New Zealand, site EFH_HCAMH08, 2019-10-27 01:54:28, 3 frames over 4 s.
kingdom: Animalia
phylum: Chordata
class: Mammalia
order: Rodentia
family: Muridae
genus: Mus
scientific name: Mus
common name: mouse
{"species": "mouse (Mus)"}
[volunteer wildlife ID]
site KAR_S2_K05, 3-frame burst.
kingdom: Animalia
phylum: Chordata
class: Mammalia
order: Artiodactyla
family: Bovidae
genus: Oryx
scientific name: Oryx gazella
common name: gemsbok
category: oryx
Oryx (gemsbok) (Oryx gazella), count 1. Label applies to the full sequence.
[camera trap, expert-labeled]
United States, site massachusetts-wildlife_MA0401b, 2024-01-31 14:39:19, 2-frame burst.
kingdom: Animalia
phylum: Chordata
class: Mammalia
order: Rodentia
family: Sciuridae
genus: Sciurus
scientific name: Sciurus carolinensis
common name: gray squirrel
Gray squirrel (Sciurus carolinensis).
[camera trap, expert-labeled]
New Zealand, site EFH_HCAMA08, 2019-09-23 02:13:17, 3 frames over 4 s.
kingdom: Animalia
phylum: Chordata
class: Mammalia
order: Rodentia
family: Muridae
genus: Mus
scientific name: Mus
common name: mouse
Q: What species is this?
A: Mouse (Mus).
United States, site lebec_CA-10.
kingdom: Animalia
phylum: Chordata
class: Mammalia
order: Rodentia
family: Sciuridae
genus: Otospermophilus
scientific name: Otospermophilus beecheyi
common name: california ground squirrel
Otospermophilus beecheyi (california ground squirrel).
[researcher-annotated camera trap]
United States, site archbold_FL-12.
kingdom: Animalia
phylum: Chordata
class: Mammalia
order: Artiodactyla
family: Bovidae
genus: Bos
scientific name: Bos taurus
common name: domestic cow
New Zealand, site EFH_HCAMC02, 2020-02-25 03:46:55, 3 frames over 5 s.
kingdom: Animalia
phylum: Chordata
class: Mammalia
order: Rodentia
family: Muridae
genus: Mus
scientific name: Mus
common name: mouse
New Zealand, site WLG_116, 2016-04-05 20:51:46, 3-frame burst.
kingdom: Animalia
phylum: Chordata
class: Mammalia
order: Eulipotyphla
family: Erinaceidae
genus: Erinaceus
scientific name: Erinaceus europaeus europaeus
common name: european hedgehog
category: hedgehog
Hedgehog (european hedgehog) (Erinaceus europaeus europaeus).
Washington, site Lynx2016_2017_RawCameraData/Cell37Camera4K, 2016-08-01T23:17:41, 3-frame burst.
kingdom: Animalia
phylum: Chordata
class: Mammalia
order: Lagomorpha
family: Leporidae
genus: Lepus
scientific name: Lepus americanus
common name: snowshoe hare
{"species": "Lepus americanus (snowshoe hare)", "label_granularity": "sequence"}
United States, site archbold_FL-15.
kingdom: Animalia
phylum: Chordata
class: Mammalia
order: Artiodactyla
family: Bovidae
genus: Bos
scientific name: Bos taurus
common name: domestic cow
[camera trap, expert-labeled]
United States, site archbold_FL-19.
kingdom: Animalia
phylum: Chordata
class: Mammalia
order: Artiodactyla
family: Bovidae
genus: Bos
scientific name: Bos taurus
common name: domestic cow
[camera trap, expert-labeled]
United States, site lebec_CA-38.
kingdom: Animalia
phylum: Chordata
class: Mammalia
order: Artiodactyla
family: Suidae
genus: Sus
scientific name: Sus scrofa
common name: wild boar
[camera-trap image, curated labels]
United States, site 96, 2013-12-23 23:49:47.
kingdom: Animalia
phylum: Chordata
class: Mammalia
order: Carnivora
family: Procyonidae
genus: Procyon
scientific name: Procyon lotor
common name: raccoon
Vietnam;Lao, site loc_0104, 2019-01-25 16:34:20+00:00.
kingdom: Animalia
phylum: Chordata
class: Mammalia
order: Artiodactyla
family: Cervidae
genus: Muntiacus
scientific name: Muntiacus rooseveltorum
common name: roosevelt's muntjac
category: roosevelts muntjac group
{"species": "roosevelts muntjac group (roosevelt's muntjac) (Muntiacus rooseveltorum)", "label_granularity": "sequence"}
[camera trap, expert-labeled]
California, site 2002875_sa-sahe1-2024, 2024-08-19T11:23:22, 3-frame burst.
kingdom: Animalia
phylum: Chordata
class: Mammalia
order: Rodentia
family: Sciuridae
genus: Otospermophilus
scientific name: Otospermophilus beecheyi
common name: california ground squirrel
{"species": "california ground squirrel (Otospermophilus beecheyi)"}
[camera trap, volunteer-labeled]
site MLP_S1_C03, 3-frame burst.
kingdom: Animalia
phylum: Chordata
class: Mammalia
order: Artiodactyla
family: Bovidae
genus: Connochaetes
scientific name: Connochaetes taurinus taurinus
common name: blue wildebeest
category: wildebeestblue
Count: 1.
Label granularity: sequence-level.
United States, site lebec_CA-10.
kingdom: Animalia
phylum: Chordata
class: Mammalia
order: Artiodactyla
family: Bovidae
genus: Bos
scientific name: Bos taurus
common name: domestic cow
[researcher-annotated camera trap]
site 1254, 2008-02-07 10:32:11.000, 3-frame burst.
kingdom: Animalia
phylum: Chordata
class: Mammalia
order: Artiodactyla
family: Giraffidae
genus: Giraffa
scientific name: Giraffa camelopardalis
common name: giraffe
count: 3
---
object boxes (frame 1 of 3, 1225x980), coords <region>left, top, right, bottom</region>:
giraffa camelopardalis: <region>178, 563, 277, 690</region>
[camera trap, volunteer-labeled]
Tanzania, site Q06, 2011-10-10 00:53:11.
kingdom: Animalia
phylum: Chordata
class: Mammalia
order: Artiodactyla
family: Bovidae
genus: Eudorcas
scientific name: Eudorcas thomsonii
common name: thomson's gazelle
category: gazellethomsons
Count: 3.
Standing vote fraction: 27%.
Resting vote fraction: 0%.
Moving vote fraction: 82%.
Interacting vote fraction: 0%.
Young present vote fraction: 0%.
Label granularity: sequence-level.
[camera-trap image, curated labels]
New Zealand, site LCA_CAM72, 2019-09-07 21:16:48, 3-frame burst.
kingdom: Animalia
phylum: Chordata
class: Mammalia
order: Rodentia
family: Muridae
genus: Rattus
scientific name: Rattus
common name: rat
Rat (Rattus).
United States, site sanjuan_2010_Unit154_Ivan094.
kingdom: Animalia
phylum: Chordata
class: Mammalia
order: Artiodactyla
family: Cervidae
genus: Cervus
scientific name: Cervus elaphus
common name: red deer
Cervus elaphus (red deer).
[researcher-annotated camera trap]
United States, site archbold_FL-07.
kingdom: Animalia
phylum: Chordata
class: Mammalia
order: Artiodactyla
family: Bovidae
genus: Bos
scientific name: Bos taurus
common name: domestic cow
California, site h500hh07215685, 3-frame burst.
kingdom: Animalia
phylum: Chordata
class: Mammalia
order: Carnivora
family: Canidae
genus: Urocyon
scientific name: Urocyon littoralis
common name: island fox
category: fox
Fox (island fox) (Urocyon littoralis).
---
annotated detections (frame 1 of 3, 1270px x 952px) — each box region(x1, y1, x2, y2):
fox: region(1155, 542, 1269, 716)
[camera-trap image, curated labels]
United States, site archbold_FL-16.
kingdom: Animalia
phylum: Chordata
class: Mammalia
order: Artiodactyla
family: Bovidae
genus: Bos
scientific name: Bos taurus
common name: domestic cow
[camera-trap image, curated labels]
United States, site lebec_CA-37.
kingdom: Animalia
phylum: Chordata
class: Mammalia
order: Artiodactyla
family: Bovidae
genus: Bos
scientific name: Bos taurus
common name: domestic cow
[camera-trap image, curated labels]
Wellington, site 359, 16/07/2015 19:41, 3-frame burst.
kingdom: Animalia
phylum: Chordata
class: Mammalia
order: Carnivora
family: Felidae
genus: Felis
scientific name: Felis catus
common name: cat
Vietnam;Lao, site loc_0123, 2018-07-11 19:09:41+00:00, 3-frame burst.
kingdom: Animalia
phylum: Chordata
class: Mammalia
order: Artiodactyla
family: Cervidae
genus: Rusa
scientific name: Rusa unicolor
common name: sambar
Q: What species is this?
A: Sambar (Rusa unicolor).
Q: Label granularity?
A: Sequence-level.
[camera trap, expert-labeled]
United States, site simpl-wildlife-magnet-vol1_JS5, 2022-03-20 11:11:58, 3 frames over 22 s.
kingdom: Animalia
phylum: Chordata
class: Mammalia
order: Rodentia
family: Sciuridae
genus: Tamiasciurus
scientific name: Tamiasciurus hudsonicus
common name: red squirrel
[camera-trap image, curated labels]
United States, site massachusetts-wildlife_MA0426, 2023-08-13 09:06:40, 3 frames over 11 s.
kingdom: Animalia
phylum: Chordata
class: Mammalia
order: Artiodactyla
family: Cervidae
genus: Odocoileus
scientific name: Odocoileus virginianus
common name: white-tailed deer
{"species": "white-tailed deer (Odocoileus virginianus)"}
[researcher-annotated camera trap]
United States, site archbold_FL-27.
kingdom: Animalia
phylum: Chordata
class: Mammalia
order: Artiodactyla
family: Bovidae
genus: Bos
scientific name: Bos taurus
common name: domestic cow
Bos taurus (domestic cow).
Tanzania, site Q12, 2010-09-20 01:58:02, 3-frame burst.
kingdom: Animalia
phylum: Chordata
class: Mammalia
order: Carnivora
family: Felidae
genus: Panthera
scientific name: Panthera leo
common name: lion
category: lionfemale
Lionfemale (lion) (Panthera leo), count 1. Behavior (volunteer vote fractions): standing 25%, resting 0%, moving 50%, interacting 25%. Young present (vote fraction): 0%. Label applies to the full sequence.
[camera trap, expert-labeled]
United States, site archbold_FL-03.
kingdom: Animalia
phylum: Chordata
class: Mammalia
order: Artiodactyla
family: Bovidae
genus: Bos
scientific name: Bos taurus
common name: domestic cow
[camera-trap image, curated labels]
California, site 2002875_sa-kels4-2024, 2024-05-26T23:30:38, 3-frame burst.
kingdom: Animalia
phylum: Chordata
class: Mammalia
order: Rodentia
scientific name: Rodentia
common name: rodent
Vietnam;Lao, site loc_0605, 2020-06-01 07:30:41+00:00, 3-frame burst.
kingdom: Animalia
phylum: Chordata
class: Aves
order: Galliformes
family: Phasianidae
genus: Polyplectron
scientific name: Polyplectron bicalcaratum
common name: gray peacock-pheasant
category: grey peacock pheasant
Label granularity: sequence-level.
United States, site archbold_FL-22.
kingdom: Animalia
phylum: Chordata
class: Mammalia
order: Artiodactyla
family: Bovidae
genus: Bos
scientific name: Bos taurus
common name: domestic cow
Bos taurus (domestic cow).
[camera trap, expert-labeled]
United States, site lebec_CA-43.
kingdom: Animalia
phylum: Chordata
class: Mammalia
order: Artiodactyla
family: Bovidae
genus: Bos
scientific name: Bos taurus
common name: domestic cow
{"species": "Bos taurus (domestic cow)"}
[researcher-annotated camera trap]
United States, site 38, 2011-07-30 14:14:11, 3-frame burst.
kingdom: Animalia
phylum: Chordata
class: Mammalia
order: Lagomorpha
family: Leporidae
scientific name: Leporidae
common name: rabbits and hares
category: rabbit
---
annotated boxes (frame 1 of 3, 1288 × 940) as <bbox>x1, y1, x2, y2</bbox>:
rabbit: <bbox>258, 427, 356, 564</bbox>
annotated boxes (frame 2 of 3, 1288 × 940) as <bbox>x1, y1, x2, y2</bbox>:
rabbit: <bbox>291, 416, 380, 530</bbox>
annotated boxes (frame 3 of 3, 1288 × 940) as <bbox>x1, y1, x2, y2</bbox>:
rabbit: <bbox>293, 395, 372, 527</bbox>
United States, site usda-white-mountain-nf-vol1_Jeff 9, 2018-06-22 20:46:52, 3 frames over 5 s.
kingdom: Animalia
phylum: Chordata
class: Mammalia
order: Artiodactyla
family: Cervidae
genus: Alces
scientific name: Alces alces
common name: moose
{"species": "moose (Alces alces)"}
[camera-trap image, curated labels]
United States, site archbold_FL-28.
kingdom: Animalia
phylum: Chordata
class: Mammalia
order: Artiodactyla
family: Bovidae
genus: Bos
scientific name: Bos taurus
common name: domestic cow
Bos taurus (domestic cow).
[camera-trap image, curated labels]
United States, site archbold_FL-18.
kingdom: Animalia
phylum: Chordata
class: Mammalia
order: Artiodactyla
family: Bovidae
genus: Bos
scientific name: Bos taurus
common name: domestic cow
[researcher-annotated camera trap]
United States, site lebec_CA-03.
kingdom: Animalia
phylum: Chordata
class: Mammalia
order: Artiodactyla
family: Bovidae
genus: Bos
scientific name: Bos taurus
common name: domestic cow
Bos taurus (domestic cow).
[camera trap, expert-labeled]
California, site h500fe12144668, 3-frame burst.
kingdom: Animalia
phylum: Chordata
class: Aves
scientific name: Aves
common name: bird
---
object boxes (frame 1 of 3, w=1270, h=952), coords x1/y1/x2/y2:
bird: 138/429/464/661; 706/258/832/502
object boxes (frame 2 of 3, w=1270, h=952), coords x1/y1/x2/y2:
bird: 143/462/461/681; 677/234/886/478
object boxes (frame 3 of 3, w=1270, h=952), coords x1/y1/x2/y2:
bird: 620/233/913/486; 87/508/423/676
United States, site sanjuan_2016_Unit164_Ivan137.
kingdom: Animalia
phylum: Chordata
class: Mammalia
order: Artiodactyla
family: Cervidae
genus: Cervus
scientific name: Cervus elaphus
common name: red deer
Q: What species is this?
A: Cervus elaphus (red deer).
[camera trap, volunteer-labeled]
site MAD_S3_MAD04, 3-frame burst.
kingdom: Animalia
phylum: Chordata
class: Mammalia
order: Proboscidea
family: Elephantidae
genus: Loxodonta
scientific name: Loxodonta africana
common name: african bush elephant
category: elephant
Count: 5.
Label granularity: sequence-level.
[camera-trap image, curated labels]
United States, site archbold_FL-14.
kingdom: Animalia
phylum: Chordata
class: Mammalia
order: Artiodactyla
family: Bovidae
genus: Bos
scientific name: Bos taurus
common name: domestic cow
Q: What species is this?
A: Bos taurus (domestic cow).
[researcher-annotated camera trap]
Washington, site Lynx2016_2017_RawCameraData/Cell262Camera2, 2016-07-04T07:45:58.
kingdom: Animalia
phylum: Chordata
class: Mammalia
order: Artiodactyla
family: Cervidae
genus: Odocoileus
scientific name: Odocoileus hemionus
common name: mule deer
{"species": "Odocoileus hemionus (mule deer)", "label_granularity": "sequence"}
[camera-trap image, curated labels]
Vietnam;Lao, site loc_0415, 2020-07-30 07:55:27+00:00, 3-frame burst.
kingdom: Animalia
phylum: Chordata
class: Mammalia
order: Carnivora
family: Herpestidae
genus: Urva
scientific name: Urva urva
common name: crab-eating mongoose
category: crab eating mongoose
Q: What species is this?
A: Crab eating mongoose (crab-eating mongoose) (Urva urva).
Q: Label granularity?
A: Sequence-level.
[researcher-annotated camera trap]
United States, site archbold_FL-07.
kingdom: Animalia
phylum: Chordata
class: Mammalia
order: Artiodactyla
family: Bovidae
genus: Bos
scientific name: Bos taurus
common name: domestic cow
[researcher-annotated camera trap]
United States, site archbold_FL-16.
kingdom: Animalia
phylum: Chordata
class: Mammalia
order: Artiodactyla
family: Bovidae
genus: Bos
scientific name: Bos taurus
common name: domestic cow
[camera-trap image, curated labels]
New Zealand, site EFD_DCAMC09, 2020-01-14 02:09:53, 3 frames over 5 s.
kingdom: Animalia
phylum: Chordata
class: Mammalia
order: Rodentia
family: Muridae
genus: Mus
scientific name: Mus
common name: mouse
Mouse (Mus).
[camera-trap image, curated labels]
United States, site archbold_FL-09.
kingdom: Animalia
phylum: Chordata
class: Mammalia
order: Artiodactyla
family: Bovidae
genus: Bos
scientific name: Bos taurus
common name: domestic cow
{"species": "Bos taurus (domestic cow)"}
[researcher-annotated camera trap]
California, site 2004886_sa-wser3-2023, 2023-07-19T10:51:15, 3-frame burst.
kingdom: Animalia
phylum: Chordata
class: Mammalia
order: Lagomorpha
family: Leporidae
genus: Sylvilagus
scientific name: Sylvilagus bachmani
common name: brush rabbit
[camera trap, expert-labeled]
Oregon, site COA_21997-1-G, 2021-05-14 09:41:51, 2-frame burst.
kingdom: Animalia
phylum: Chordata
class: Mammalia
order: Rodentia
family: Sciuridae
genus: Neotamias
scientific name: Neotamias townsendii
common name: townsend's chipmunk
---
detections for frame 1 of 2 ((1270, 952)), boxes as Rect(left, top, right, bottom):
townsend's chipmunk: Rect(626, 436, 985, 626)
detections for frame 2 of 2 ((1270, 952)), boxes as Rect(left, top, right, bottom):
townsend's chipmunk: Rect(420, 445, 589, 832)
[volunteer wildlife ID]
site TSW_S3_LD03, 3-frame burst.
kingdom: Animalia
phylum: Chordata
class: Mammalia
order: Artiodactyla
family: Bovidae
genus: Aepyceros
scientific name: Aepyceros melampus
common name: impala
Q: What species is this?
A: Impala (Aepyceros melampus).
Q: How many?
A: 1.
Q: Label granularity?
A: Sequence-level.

──────

Read the records above. Show each line that has the string "mule".

Answer space
common name: mule deer
{"species": "Odocoileus hemionus (mule deer)", "label_granularity": "sequence"}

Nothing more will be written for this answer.